SHORT PROBLEM:
Reproduce the records, beginning at the line that has "From all of" and stopping after the line that has "3. the car headlight at point (92, 626)", and change "green tree" to "leafy tree" while leaving all else unchanged. Give only those lines.

>> Start INPUT DATA

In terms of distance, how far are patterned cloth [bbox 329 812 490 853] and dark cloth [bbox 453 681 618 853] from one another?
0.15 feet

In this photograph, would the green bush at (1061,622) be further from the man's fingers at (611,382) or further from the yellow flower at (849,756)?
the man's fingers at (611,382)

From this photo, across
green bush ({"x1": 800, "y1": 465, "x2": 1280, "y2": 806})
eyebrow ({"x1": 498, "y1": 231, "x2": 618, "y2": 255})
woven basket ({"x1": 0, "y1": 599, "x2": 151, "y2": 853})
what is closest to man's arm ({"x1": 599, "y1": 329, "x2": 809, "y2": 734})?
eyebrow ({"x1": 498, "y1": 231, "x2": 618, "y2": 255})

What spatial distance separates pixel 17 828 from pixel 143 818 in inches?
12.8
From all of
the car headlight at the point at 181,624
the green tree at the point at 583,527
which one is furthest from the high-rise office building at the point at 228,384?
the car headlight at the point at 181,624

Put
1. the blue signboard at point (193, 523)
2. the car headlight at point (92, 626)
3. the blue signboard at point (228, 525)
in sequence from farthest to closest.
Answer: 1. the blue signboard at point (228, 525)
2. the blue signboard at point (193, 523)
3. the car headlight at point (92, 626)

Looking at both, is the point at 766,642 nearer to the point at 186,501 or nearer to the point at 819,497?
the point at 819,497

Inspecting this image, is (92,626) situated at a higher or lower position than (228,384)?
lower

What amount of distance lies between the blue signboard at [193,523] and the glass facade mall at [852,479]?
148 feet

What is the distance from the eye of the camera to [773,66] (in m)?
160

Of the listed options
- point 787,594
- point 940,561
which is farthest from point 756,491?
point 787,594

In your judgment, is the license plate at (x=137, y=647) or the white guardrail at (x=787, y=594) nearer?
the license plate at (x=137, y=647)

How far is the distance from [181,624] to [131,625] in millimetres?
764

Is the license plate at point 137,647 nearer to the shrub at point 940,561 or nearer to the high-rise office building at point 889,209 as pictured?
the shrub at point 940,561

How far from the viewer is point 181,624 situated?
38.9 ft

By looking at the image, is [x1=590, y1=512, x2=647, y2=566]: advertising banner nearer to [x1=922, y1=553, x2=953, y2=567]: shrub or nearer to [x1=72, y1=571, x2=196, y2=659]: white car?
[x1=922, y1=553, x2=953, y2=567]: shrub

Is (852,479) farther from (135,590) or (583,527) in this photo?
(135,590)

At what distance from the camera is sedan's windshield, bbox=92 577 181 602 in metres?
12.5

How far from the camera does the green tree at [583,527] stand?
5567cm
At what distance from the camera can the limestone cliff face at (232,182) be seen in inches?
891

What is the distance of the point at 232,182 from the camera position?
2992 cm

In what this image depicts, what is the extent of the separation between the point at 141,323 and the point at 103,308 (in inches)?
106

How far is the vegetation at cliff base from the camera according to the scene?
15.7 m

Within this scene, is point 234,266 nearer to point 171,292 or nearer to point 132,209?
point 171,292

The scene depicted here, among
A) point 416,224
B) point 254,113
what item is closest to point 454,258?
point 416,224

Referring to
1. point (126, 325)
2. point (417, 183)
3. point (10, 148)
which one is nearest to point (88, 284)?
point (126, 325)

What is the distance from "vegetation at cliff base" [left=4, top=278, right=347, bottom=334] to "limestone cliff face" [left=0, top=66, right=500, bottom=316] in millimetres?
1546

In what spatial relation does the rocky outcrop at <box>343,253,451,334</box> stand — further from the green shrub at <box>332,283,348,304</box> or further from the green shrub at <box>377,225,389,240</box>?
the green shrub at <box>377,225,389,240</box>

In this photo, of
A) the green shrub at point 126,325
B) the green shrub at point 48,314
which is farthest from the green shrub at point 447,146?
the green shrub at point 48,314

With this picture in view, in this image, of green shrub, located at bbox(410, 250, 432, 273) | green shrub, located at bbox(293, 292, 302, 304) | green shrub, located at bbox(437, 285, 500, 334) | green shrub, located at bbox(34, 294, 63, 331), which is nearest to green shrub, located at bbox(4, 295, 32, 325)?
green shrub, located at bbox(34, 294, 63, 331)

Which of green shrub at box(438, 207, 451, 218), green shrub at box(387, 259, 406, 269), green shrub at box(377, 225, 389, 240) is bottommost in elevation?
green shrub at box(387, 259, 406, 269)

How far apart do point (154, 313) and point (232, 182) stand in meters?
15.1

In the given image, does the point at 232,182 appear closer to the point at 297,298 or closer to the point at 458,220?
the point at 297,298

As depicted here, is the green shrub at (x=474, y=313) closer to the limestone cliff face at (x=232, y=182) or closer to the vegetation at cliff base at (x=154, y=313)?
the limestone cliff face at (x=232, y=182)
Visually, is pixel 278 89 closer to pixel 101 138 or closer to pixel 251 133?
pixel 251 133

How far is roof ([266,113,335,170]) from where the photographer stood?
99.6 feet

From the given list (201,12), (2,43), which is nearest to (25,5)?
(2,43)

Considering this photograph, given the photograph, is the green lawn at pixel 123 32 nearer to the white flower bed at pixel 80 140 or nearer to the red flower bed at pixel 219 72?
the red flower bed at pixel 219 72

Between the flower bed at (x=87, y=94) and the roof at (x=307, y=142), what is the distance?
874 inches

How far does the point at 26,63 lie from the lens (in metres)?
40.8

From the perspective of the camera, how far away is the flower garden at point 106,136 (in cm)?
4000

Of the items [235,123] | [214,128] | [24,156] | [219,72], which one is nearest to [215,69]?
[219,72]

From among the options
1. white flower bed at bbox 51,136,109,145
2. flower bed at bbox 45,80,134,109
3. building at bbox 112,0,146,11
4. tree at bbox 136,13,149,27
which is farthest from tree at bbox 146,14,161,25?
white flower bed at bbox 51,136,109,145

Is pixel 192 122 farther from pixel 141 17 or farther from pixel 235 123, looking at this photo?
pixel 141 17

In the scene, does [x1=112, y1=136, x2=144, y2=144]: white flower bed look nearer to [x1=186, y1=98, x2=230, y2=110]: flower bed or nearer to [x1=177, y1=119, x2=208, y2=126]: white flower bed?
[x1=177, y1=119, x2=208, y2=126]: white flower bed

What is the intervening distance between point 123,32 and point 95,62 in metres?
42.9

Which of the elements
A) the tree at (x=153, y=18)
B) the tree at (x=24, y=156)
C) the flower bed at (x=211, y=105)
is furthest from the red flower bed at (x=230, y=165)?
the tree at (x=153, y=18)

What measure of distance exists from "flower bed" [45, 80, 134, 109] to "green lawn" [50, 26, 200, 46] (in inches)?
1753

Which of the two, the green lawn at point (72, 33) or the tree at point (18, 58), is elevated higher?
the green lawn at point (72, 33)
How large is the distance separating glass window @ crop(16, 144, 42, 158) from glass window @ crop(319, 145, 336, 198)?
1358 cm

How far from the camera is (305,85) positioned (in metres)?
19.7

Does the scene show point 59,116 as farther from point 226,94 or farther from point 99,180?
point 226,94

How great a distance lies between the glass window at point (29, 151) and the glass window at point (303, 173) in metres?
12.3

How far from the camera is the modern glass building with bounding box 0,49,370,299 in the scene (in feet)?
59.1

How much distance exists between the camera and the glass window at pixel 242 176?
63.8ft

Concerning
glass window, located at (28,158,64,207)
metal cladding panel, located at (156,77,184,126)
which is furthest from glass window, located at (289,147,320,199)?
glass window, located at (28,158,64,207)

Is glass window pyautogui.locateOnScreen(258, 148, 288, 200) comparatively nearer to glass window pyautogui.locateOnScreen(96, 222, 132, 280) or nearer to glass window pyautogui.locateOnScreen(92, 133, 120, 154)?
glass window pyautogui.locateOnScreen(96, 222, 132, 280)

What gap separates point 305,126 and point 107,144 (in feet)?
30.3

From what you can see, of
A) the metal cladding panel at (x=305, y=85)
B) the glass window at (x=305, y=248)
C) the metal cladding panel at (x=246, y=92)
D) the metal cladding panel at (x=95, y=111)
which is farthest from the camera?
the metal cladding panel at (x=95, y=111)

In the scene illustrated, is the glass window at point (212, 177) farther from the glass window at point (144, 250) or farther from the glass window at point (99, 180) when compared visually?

>> End INPUT DATA

ANSWER TO THE EXERCISE:
From all of
the car headlight at the point at 181,624
the leafy tree at the point at 583,527
which one is furthest from the high-rise office building at the point at 228,384?
the car headlight at the point at 181,624

Put
1. the blue signboard at point (193, 523)
2. the car headlight at point (92, 626)
3. the blue signboard at point (228, 525)
in sequence from farthest to closest.
Answer: 1. the blue signboard at point (228, 525)
2. the blue signboard at point (193, 523)
3. the car headlight at point (92, 626)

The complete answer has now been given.